Public Witness: Community Life. Organize participation in a community fair, parade, or demonstration. Use signs declaring your moral position on the issue and the name of your group. Make it fun!
Service.

Other ideas:

  • Organize the congregation to support of community food pantries, Meals on Wheels programs, and similar projects that address the problem of hunger or other issues of ethical eating.
  • Donate space and find other ways to support labor unions, farmers’ cooperatives, “fair trade” associations, and other organizations that help the farmers and other workers who produce and distribute food in the global market.
  • Organize programs based on all you have learned. Combine education, worship, and action for people of all ages. Take it on the road to citizen's groups, community groups, and congregations in the area.
  • Form an ongoing task force to work on the issue. Establish an ongoing relationship between your congregation and a community organization that promotes ethical eating. It might be another congregation, a cultural organization, an advocacy or dining group dedicated to a certain issue, or an interfaith organization and/or coalition. Choose a group with whom you can maintain an ongoing and meaningful exchange.
  • Organize fair trade coffee, tea and cocoa for social gatherings you participate in. Work with the relevant parties to switch to Fair Trade. Then sell Fair Trade chocolate and other products as an ongoing fundraiser for social justice efforts. For more information check out: EqualExchange.com/interfaith, which includes a link to Coffee Projects of various national religious groups. Also see DivineChocolate.com.
  • Launch an eating disorders support group using the resources of the National Eating Disorders Association (NEDA), in consultation with a professional in your community who works with people suffering from eating disorders. Research shows that eating disorders disproportionally affect young women and racial and ethnic minorities, and affect 5-10 million US Americans from all ethnic groups.
  • Become a pick-up site for a local Community-Supported Agriculture (CSA) farm(s). A CSA is a way for the food-buying public to create a relationship with a farm and to receive a weekly basket of produce. If you are part of a volunteer organization with a physical site, offering that location as a CSA pickup site will increase your member participation in food justice work, and expose community members to your group. Find CSAs in your area by plugging your zip code into LocalHarvest.org/csa.
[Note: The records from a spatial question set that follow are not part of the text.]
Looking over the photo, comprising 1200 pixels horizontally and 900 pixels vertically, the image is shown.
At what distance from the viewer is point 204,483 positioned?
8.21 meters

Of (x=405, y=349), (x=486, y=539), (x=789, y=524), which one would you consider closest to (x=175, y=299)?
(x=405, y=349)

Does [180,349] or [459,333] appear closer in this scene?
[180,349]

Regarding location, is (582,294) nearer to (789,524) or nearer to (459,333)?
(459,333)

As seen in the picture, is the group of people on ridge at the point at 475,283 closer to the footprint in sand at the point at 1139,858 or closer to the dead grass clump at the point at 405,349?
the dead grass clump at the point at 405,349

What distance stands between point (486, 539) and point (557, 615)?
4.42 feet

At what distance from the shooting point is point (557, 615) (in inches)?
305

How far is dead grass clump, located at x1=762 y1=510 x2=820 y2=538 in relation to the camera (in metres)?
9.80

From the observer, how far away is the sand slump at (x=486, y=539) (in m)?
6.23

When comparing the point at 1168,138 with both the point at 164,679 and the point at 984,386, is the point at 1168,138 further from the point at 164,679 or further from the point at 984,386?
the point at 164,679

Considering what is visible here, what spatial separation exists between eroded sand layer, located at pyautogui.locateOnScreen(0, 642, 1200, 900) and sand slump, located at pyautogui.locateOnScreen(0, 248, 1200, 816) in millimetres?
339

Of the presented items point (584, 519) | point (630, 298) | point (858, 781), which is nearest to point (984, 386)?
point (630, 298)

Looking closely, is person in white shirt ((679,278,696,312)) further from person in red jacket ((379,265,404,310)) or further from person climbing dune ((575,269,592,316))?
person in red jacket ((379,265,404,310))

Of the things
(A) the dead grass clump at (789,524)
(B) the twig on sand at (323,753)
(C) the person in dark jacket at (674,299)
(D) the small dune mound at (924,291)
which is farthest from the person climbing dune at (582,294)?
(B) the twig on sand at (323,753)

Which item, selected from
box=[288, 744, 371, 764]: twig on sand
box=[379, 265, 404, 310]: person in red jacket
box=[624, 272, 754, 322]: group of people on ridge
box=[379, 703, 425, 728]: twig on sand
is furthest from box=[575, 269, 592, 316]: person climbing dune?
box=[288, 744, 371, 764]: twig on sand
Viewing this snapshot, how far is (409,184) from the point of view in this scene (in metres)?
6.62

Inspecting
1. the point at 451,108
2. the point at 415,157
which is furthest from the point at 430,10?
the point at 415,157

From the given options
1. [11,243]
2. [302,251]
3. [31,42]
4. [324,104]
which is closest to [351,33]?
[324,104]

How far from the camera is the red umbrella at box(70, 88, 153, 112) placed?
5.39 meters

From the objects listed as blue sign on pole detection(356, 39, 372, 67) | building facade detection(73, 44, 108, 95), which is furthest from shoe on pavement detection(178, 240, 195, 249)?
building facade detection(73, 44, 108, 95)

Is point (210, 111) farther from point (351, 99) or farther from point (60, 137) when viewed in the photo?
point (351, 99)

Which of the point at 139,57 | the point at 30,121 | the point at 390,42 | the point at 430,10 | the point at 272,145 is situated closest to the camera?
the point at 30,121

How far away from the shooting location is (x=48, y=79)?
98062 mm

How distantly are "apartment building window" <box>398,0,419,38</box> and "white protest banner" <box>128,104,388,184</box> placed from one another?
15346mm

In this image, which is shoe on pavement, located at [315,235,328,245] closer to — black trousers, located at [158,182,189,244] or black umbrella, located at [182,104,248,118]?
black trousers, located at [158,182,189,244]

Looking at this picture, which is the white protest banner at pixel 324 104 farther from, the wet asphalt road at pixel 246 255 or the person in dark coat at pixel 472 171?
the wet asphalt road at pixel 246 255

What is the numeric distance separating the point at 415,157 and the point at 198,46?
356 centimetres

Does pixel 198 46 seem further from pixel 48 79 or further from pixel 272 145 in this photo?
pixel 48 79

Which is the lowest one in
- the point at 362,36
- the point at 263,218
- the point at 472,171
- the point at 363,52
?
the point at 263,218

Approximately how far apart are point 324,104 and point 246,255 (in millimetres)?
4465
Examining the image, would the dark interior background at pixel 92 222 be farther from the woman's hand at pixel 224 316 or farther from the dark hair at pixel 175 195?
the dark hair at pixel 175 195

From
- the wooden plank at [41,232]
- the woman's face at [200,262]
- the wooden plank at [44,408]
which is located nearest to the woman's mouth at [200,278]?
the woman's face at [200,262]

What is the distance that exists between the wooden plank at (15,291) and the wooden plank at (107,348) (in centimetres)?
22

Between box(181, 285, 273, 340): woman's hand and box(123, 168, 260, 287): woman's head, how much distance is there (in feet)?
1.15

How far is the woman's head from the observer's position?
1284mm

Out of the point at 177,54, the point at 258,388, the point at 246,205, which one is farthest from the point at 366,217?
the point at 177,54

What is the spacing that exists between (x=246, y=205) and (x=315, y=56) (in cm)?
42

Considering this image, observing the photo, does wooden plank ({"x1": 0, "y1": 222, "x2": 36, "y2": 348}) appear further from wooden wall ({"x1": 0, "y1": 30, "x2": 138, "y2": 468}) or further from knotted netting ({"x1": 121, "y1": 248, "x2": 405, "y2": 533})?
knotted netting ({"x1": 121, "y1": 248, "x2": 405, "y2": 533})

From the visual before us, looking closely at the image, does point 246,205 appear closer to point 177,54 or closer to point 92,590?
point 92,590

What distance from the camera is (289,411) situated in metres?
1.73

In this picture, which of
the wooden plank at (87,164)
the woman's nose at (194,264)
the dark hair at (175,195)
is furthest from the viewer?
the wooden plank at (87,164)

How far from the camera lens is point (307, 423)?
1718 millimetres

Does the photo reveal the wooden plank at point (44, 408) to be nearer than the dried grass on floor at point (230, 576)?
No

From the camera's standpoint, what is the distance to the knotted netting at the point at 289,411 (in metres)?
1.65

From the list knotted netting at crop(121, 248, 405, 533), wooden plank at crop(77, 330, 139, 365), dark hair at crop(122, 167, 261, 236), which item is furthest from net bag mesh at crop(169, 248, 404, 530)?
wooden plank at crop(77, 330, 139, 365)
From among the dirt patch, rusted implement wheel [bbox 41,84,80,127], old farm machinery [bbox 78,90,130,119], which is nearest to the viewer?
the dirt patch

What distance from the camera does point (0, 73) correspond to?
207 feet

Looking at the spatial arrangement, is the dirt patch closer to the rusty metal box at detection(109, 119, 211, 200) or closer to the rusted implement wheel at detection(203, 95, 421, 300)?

  • Create a community garden on your own property, or that of a volunteer organization you participate in. Research area community gardens and invite an “expert” to inform your group and get you started. Involve the children. Consider cooperating with neighbors, crossing boundaries that separate people in order to do so. Donate a portion of your produce to food assistance programs. Use the site to host a harvest festival, or a dinner as a fundraiser.
  • Plan potlucks and holiday meals around the theme of sustainable food, or on one of the many other themes of this website. Measure your waste after the meal with the goal of reducing it next time.
  • Help organizations you work with develop a policy for what to do after food events: Donate the best; compost the rest. Most local soup kitchens and food pantries are happy to accept food that other organizations don’t use, so develop a regular donation plan. Many organizations produce enough coffee grounds to develop respectable compost piles. There are many resources available to help create a healthy and productive compost pile. Teach others how to compost at home.